After a time though my life had begun
to right itself as I began meeting friends at work. I'd felt good
about where things were headed, even if they were headed there
slowly. But suddenly with the move to the night shift, 10pm to 8am
Friday through Monday I had no social life, or human contact. On an
average week I had about 2 conversations with another human being,
and one of them was usually about work. I was desperately alone,
sleep deprived, angry about my job, angry about my friends, just
simply angry. It was about this time I decided to change everything.
I lasted about two months on the night
shift. I moved out of my apartment, gave a philosophical middle
finger to the therapeutic industry and the suffocating layers of
bureaucracy that I'd seen kill any spirit of healing, and declared
myself and artist. I moved into my parent's guest room in order to
get myself straight again. I stayed there just long enough to
realize that staying there wasn't an option and to get all my
business in order. I packed my things, made a second declaration
that my car was now my home and hit the open road in search of hard
work and a different life, or at least that's the plan, I leave
tonight.
No the dali lama never actually said this, but the message captures my current state of mind really well |
I've got my eyes set on a fire
fighting job for the summer and will be traveling around the state of
Oregon interviewing in different counties for those jobs. Then after
the summer is done, depending on how much money I make I will pick
out an adventure and take off in that new direction. So far the
options in the hat include biking across the US, going to India,
returning to China, or some other as yet undecided journey to
undertake.
The road has been my drug of choice
for a while now. The question of whether it is medicine or addiction
is a valid one I've yet to answer. But it makes me feel powerful in
a way nothing else can ( I've heard good things about PCP though).

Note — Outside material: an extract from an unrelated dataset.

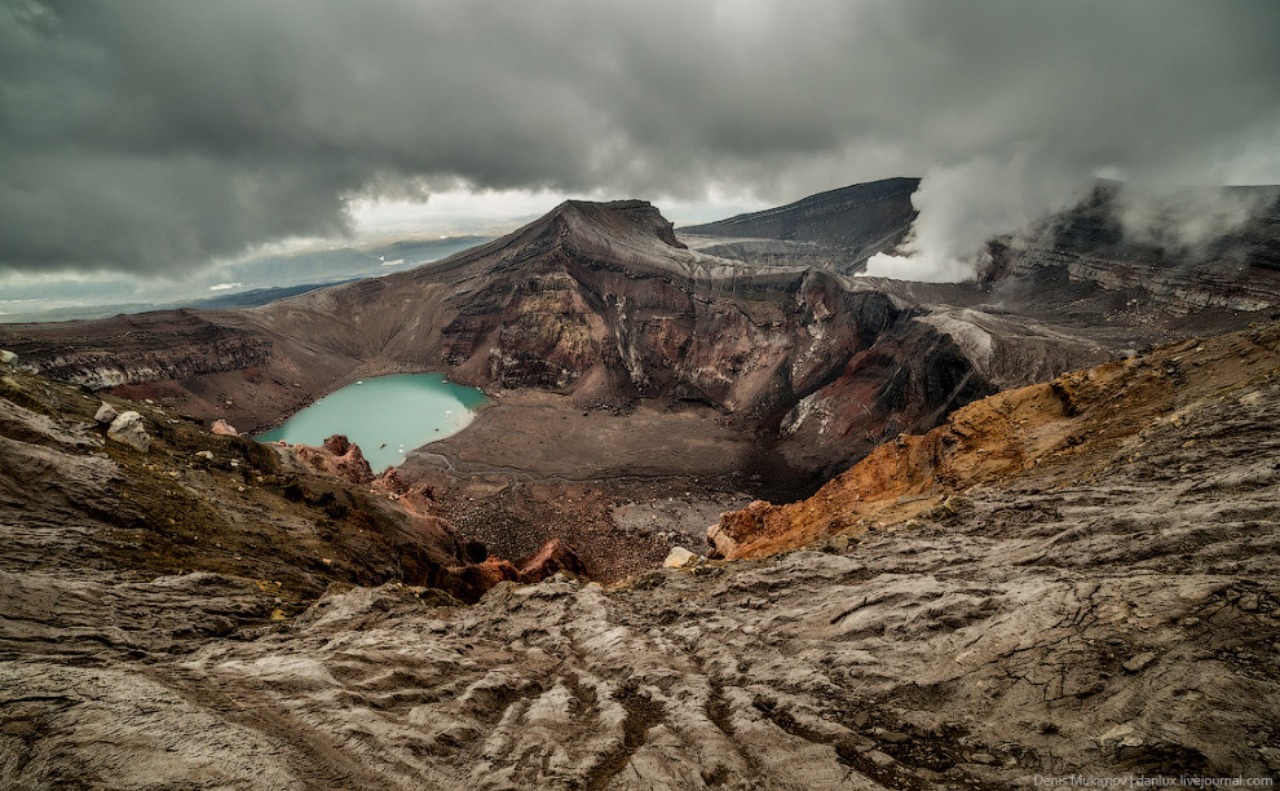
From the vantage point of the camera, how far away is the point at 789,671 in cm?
730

I've never known less about what my future holds.
If right now
you're thinking “Gosh Ian, you sound kinda depressed I'm worried
about you” well yeah, if things were hunky dori the explorer I
probably wouldn't have quite my job and moved into my car. But this
is normal for me, when things aren't working I change them. I see so
many people who are utterly committed to their unhappy lives because
at least it's comfortable, at least their misery is familiar. The
fear of the unknown holds them to a life they do not want. But in
the last year traveling through Asia, sleeping on benches, living in
hostels, depending on strangers every day, then working with kids who
literally attacked me on a semi regular basis, I made fear and
uncertainty my bitch. Knowing as I do that I am capable of facing
anything, I cannot justify living an unhappy life just because it is
what I am comfortable with.
My new painting hobby |
So here I go again on my own. The
road is there, and the wandering spirit is fully aroused. This will
be different than Asia, Tryg is all settled down in a shack on a farm
these days and I won't be taking many pictures cause the only camera
I have is an Ipod, but I've been painting and I'll post those, along
with what ever else I might want to do. I should probably get around
to updating the rest of the blog as well, make it less Asiaish but
that might not happen any time soon. To those of you reading now and
who may continue to read as I make my way, thank you, you're awesome,
and maybe I'll see you out there some where.